Débranche tout à la Ferme des Vônezins !
COMME UNE ENVIE D’OUBLIER LA CIVILISATION L’ESPACE D’UN WEEK-END, DE DÉBRANCHER TOUT, DE REVENIR À NOUS… L’ADRESSE S’ANNONÇAIT TERRIBLEMENT PROMETTEUSE : ELLE NE FIGURE SUR AUCUNE CARTE ! UN CHALET D’ALPAGE AU MILIEU DE NULLE PART, ET POUR S’Y RENDRE, UNE PETITE ROUTE QUI S’ÉCHAPPE DE LA VALLÉE DE THÔNES, SE FAIT LA BELLE DANS LA MONTAGNE, ET S’ÉVAPORE DANS UN VIRAGE. LE RESTE DE L’AVENTURE, C’EST SUR NOS 2 PIEDS QU’IL FAUDRA LA CHERCHER…
“Dis chéri, on fait une pause pour que je prenne quelques photos ?
– Mais lapin, on s’est déjà arrêté il y a 50 mètres pour en faire…
– Oui, mais c’est tellement beau avec ce soleil couchant…
– En vrai, tu veux reprendre ton souffle, c’est ça ?”

DONNÉES FOURNIES:
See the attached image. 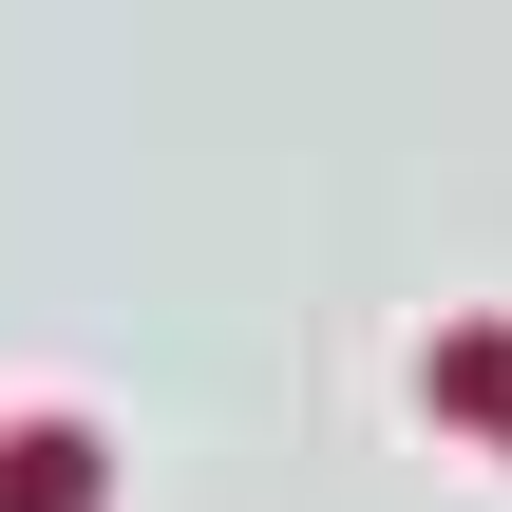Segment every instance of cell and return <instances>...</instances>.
Returning <instances> with one entry per match:
<instances>
[{"instance_id": "1", "label": "cell", "mask_w": 512, "mask_h": 512, "mask_svg": "<svg viewBox=\"0 0 512 512\" xmlns=\"http://www.w3.org/2000/svg\"><path fill=\"white\" fill-rule=\"evenodd\" d=\"M0 512H95V437H0Z\"/></svg>"}, {"instance_id": "2", "label": "cell", "mask_w": 512, "mask_h": 512, "mask_svg": "<svg viewBox=\"0 0 512 512\" xmlns=\"http://www.w3.org/2000/svg\"><path fill=\"white\" fill-rule=\"evenodd\" d=\"M437 399H456V418H494V437H512V342H494V323H456V342H437Z\"/></svg>"}]
</instances>
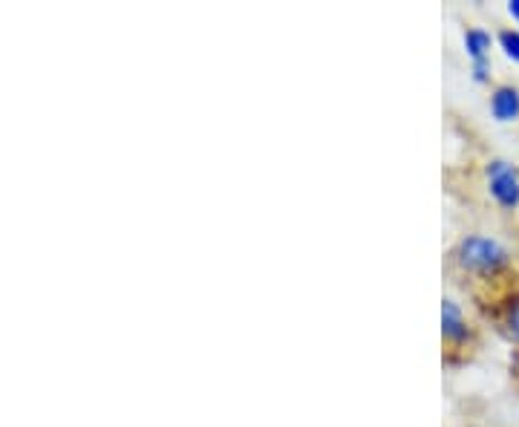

CONSIGNES:
a - D'après l'article sur la Ferme des Vônezins, de quelle vallée part la petite route qui mène au chalet d'alpage ?
b - Poursuivez l'article sur la Ferme des Vônezins à partir de sa dernière réplique.
Les items constituent un matériau distinct de l'article sur la Ferme des Vônezins.

RÉSULTATS:
a - De la vallée de Thônes.

b -
Bon, on ne va pas se mentir, dès qu’il faut grimper un peu, je ressemble à un vieux solex sous gitane maïs : je fais beaucoup de bruit, je n’avance pas vite et faut me pousser tout le long ! Alors 700 m de pente raide, me voilà red cramoisie arrivée en haut, avec de quoi réaliser 12 albums photos sur mon téléphone et bientôt plus de batterie. Quant à mon homme, il est frais comme un gardon… Promenade de santé pour lui, on n’est pas tous égaux devant les forts !
“700m de grimpette : c’est notre plus grande force et notre plus gros problème…”, reconnait Philippe, le maitre des lieux. “L’avantage du chalet, c’est qu’il est en pleine montagne, loin de tout, dépaysement total, tranquillité absolue et moment hors du temps garanti. Mais il y a toujours des personnes qui ne veulent ou ne peuvent monter, alors on fait des navettes, en moto neige en hiver, en 4X4 l’été. Mais Les Vônezins, ça se mérite !”
Plus de repères dans ce repaire !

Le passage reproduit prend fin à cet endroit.